Genomics is the systematic study of an organism’s entire genome . The human genome is made up of DNA (deoxyribonucleic acid) comprising approximately 3 billion base pairs of four chemical structures (adenine, guanine, cytosine, and thymine), also called nucleotides. DNA contains genetic information required to build and maintain cells. A gene denotes a specific unit of DNA that hold information to make a specific functional unit named protein. It is estimated that the entire human genome contains approximately 21,500 genes. The order of the nucleotides reveals the meaning of the information encoded in DNA. Emergence of high-throughput sequencing technologies, such as next-generation sequencing, enables analysis of variations between individuals at the genomics level.
Transcriptomics is the study of transcriptome that comprises the entire collection of RNA (ribonucleic acid) sequences, called transcripts, in a cell. It is estimated that a human cell contains about 25,000 transcripts. RNAs are classified into two groups: (1) mRNA is the coding RNA that is translated into protein sequences. (2) Non-coding RNAs are also classified into two subgroups; short non-coding RNAs such as microRNA (miRNA) and long non-coding RNAs (lncRNA). Non-coding RNAs are involved in gene regulation. Next-generation RNA sequencing technologies allow deeply understanding of variations and gene expression on various types of RNA molecules including miRNA, mRNA, and lncRNA .
Proteomics is the study of proteome, which is defined as the set of all expressed proteins and interacting protein family networks, and biochemical pathways in a cell, tissue, or organism. Although, the exact number of proteins/peptides is still unclear, it is estimated to be around a few hundred thousand.

══════════

Problem to solve: Pick up the passage on genomics, transcriptomics, and proteomics at the point where it stops, and carry it forward in the same style.

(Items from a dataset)
══════════

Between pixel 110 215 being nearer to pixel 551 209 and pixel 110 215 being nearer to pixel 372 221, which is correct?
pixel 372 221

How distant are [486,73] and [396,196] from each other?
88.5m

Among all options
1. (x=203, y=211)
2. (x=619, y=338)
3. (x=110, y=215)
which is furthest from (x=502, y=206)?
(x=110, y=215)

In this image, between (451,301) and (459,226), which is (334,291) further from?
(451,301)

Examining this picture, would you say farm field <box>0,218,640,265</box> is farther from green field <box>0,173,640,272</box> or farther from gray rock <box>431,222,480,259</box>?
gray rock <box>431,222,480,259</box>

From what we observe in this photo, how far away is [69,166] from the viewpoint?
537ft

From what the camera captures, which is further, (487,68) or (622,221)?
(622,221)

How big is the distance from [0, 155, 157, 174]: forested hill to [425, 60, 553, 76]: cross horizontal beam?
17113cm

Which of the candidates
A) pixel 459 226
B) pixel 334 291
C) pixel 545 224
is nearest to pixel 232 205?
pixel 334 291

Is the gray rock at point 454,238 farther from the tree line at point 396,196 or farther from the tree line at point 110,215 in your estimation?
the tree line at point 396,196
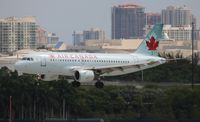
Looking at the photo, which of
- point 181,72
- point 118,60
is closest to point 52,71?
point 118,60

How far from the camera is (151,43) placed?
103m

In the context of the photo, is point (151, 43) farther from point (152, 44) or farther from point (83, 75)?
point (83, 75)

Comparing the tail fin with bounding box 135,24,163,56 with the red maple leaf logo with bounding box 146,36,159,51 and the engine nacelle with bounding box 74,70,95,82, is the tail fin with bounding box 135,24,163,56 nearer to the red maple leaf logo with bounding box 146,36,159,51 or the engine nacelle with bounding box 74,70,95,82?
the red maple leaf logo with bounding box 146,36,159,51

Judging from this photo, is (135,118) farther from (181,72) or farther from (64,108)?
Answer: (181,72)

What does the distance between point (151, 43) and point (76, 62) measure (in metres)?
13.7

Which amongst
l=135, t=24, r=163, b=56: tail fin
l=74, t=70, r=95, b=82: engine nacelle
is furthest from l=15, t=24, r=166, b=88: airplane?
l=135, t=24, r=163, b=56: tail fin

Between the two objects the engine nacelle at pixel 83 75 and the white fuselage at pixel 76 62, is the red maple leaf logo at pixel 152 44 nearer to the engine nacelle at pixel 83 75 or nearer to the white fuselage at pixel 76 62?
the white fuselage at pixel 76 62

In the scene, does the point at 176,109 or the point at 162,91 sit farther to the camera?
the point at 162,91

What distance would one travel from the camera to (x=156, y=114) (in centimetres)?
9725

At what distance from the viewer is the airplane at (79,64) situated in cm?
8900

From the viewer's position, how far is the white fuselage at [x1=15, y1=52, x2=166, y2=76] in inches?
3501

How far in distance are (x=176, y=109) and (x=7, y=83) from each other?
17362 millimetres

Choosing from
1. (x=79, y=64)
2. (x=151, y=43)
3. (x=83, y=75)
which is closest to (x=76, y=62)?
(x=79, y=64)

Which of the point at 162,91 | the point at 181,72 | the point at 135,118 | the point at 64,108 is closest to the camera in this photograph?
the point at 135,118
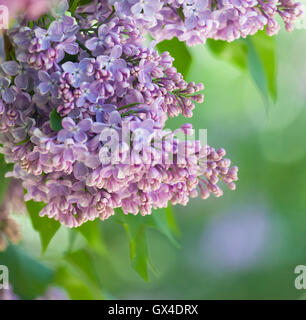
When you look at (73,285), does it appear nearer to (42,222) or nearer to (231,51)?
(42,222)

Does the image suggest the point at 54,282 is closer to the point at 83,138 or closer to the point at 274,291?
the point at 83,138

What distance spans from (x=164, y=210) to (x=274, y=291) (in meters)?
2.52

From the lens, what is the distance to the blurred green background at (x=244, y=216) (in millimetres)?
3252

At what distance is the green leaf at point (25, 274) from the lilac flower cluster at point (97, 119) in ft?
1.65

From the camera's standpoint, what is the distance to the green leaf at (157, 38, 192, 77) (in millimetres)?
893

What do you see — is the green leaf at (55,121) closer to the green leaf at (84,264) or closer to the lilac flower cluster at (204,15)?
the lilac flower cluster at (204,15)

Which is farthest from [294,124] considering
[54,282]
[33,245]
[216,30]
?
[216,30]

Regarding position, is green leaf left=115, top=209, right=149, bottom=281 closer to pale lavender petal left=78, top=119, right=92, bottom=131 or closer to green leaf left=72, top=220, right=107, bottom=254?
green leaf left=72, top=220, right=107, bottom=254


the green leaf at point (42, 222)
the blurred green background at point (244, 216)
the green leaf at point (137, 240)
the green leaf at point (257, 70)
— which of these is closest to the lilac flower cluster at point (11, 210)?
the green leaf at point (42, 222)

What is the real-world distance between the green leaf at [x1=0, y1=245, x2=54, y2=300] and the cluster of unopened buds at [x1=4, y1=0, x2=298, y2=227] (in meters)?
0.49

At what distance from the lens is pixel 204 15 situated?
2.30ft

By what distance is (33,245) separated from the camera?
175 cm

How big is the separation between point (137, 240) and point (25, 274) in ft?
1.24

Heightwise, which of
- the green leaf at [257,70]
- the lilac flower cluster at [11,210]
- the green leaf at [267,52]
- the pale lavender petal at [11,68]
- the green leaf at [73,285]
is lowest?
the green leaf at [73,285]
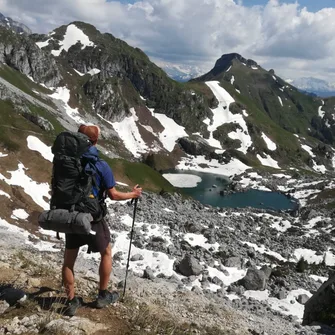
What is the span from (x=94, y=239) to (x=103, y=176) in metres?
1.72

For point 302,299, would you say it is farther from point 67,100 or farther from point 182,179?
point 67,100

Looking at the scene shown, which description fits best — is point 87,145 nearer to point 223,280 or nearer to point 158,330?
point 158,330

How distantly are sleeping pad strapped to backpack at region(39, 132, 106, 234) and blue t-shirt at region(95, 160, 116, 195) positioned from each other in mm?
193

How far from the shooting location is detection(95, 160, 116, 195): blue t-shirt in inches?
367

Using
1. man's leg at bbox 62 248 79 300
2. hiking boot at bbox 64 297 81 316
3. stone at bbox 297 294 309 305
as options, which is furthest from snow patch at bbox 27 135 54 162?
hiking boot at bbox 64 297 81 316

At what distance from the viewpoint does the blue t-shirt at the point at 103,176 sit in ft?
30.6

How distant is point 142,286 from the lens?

══════════

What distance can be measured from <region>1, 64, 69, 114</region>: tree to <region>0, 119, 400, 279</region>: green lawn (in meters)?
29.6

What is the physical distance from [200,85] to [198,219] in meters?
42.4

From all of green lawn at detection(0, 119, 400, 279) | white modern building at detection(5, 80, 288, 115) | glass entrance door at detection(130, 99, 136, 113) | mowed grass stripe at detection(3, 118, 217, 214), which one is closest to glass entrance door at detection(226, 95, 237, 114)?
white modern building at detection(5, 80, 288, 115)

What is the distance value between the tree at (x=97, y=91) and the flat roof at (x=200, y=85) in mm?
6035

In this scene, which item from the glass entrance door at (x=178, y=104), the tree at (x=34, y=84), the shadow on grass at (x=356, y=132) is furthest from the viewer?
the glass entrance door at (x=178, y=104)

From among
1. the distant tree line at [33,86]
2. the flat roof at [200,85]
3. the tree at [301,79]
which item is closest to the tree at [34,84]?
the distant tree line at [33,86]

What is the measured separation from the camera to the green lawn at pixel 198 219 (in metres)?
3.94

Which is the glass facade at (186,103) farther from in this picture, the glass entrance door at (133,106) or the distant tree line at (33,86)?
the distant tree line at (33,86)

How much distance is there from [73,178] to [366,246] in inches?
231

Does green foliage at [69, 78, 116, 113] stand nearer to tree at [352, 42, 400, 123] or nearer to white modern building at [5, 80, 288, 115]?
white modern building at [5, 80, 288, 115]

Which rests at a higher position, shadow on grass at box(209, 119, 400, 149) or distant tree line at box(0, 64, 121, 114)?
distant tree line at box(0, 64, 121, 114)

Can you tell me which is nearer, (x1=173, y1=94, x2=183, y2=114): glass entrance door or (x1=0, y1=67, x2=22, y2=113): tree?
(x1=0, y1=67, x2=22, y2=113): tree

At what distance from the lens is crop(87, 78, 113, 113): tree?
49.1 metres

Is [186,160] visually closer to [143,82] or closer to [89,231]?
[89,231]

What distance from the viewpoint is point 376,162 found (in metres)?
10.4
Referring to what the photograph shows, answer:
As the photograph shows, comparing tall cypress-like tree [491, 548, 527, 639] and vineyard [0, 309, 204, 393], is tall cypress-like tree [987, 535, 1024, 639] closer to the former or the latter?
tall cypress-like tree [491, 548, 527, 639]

══════════

Expected answer:
Metabolomics is the study of metabolome within cells, biofluids, tissues, or organisms. Metabolome can be defined as the small molecules and their interactions within a biological system under a given genetic, nutritional, and environmental condition. Since the metabolome is the final downstream product, changes and interactions between gene expression, protein expression, and the environment are directly reflected in metabolome making it more physically and chemically complex than the other “omes.” The metabolome is the closest to the phenotype among other omics approaches. Metabolomics best modulates and represents the molecular phenotype of health and disease . In this regard, metabolomics is a brilliant source for disease-associated biomarkers. Mass spectrometry-based metabolomics/lipidomics provides a useful approach for both identification of disease-related metabolites in biofluids or tissue, and also encompasses classification and/or characterization of disease- or treatment-associated molecular patterns generated from metabolites [8, 9]. Metabolomics analysis identifies different metabotypes of disease severity and makes successful clinical and molecular phenotyping and patient stratification.
3. Application field of OMICS technology in molecular medicine
Omics-based approaches have been significantly improved recently with the addition of novel concepts such as exposome/exposomics, the study of the environmental exposure, to unravel the role of the environment in human diseases. Furthermore, the addition of adductomics, the study of compounds that bind DNA and cause damage and mutations, and volatilomics, the study of volatile organic compounds to the metabolomics/lipidomics analysis for comprehensive research of the metabolome have been newly emerging [2, 10, 11]. Exposome is a person’s total lifestyle and environmental exposures, which is not well understood yet. Researchers from NIH, Dr. Chao Jiang and his colleagues, have developed a method to capture and map an individual’s “exposome”—under the concept “exposing the human exposome—every breath you take, exposome tells where you have been and when.” Furthermore, they have designed a portable, battery-powered device comprising sensors, a collection container with filter, and a pump that simulates human breathing to be able to track and quantify personal environmental exposures. The sensors can detect different particles such as biologicals (biotics), chemicals (abiotics), tobacco smoke, and automobile fumes. They have detected more than 2500 species, including bacteria, fungi, plants, metazoa, and more than 200 viruses. One of them was remarkably called “brochosome” which look like viral particles, in a sense, but it is actually some sort of hydrophobic protein/lipid mixture made by insects as a waterproof mechanism on their body.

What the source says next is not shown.